● **The exercise**: Copy out every line of the records below word for word, leaving out the pictures.
Information supplied start
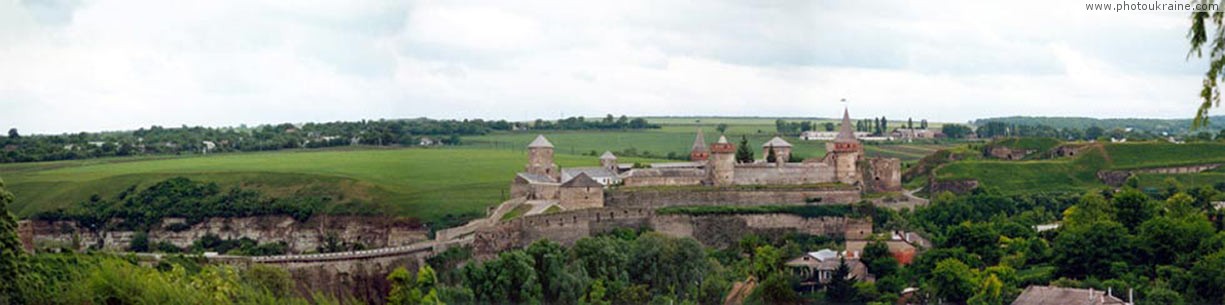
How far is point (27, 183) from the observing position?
64.1 meters

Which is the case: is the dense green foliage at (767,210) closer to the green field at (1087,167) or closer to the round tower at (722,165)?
the round tower at (722,165)

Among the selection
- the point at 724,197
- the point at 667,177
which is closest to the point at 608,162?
the point at 667,177

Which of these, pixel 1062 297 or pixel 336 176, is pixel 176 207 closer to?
pixel 336 176

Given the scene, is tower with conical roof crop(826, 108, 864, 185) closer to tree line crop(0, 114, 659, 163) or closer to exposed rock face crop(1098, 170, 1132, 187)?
exposed rock face crop(1098, 170, 1132, 187)

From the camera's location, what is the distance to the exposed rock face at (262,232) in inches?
2203

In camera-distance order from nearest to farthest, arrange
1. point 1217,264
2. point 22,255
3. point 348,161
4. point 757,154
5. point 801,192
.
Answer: point 22,255
point 1217,264
point 801,192
point 348,161
point 757,154

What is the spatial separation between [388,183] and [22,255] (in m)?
36.3

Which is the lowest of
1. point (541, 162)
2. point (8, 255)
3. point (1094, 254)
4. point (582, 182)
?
point (1094, 254)

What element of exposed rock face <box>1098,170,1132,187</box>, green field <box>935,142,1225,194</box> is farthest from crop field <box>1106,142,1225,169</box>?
exposed rock face <box>1098,170,1132,187</box>

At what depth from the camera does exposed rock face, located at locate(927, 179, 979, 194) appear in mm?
60562

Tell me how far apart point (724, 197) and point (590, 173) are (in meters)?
5.74

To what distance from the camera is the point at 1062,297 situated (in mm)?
35375

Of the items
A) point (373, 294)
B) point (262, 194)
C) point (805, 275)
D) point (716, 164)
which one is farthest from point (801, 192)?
point (262, 194)

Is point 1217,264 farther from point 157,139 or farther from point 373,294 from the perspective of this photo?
point 157,139
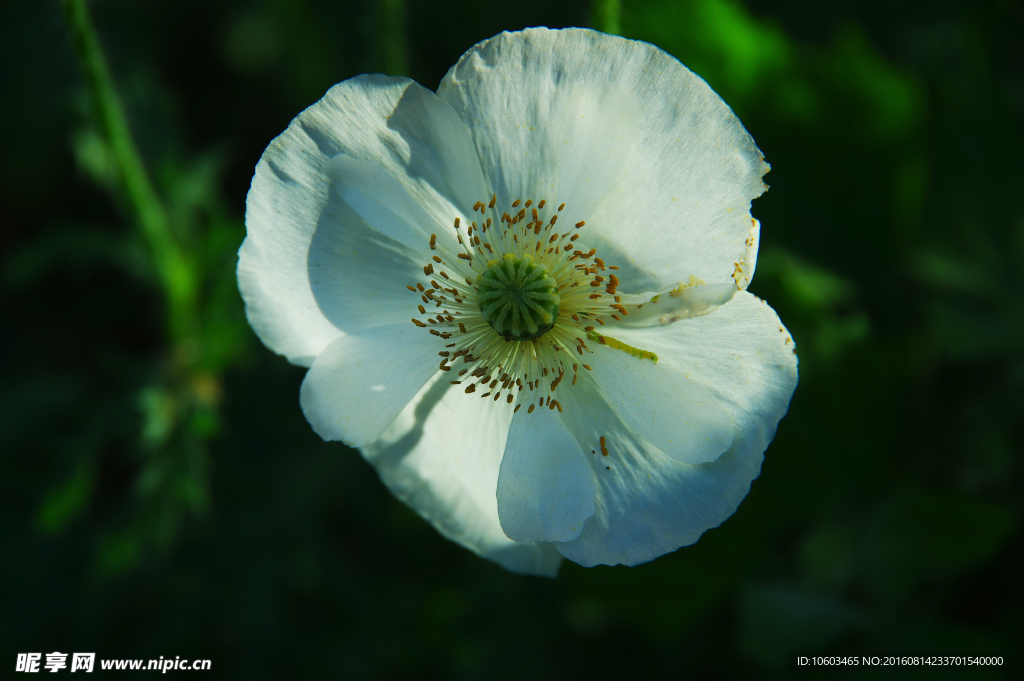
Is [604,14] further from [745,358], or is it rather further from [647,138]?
Information supplied end
● **The completed task**:
How far is point (27, 183) from the observing position?
64.1 meters

Which is the case: is the dense green foliage at (767,210) closer to the green field at (1087,167) or closer to the round tower at (722,165)?
the round tower at (722,165)

Among the selection
- the point at 724,197
- the point at 667,177
which is closest to the point at 608,162?
the point at 667,177

Which of these, pixel 1062 297 or pixel 336 176, is pixel 176 207 closer to?
pixel 336 176

Given the scene, is tower with conical roof crop(826, 108, 864, 185) closer to tree line crop(0, 114, 659, 163) or closer to exposed rock face crop(1098, 170, 1132, 187)?
exposed rock face crop(1098, 170, 1132, 187)

From the camera's location, what is the distance to the exposed rock face at (262,232) in inches?
2203

In camera-distance order from nearest to farthest, arrange
1. point 1217,264
2. point 22,255
3. point 348,161
4. point 757,154
5. point 801,192
.
Answer: point 22,255
point 1217,264
point 801,192
point 348,161
point 757,154

What is the spatial separation between [388,183] and [22,255] (in m)?
36.3

Which is the lowest of
1. point (541, 162)
2. point (8, 255)
3. point (1094, 254)
4. point (582, 182)
?
point (1094, 254)

What element of exposed rock face <box>1098,170,1132,187</box>, green field <box>935,142,1225,194</box> is farthest from crop field <box>1106,142,1225,169</box>?
exposed rock face <box>1098,170,1132,187</box>

At what depth from the camera does exposed rock face, located at locate(927, 179, 979, 194) appear in mm?
60562

Tell me how far apart point (724, 197) and point (590, 173) are (in meters)?
5.74

To what distance from the camera is the point at 1062,297 situated (in mm)?
35375

Of the items
A) point (373, 294)
B) point (262, 194)
C) point (805, 275)
D) point (716, 164)
which one is farthest from point (801, 192)?
point (262, 194)

Is point 1217,264 farther from point 157,139 or farther from point 373,294 from the perspective of this photo?
point 157,139
Is [604,14] further from [745,358], or is it rather further from [647,138]?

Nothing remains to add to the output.